What needs to be done:
Please transcribe, word for word, only the lines from the one containing "in windy field" through the last line of the records below, both included, and leave out every picture.

Available records:
Content starts

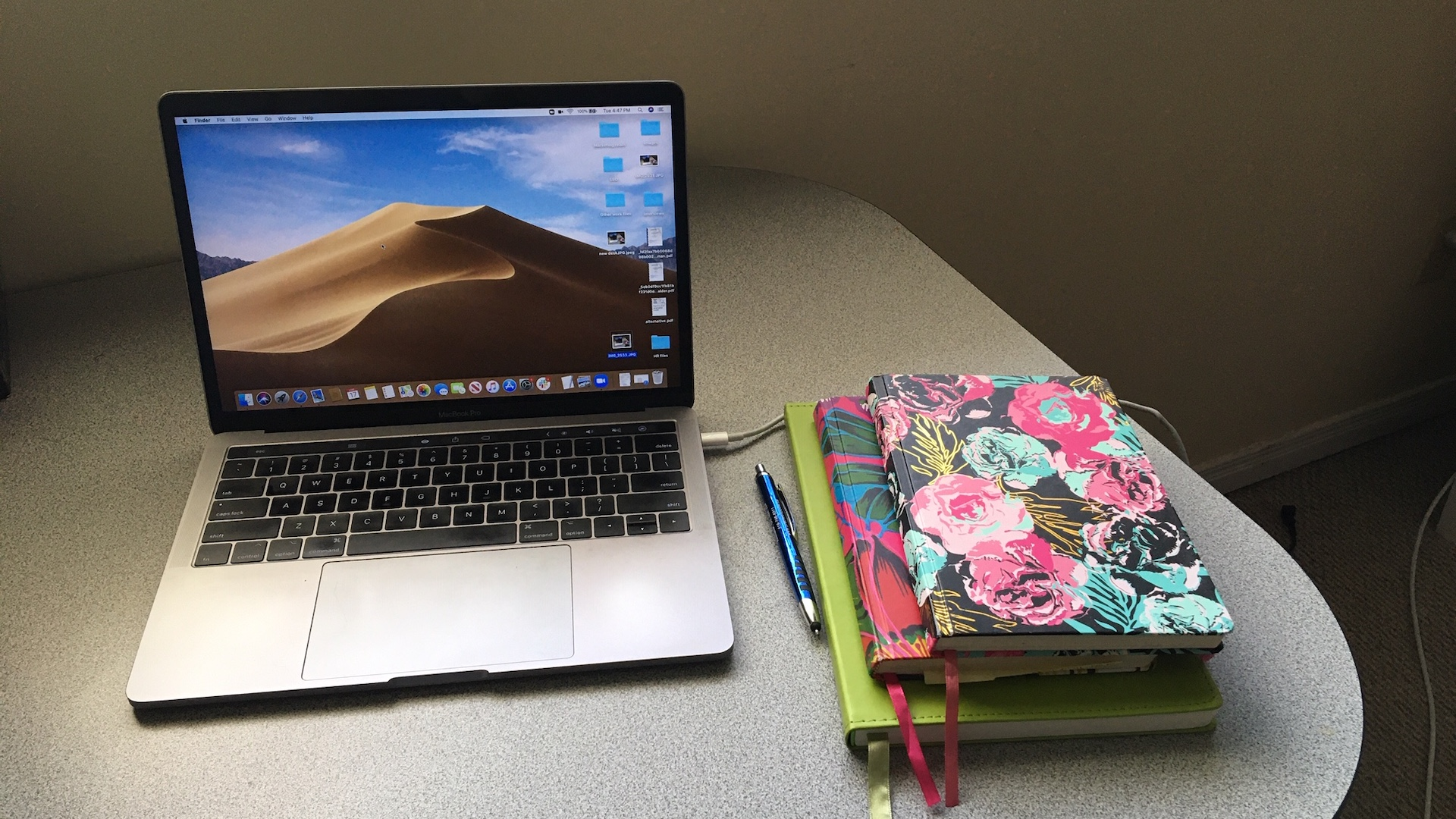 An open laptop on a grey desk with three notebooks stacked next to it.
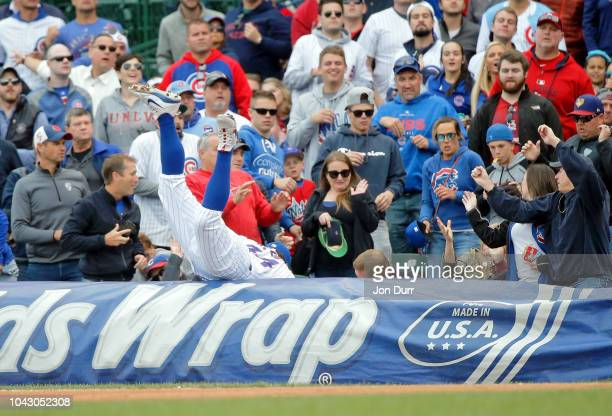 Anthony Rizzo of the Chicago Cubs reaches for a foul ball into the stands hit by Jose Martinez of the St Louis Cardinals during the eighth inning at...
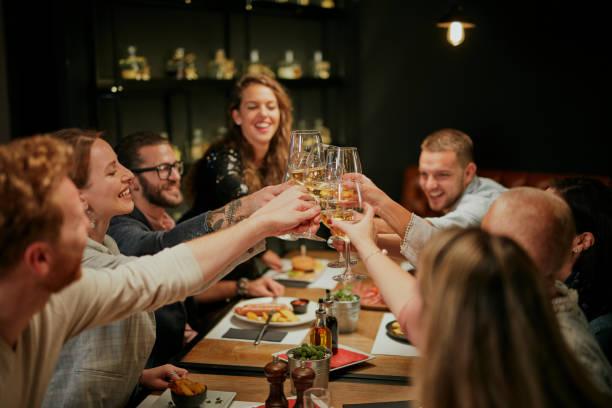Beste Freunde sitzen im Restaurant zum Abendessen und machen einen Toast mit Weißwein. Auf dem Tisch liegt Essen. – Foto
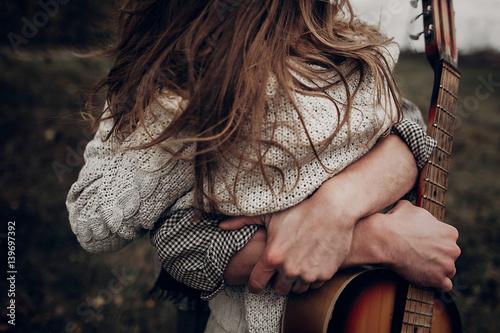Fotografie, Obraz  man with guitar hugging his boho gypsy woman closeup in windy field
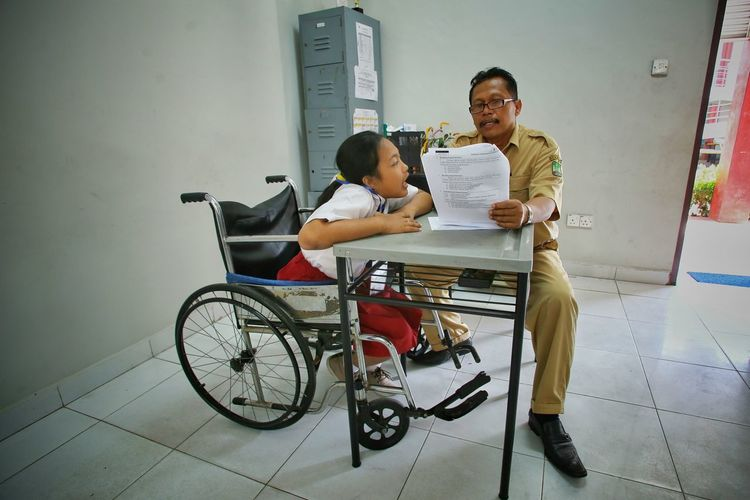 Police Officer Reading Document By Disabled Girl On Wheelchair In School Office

Content ends

Answer box:
Fotografie, Obraz  man with guitar hugging his boho gypsy woman closeup in windy field
 Police Officer Reading Document By Disabled Girl On Wheelchair In School Office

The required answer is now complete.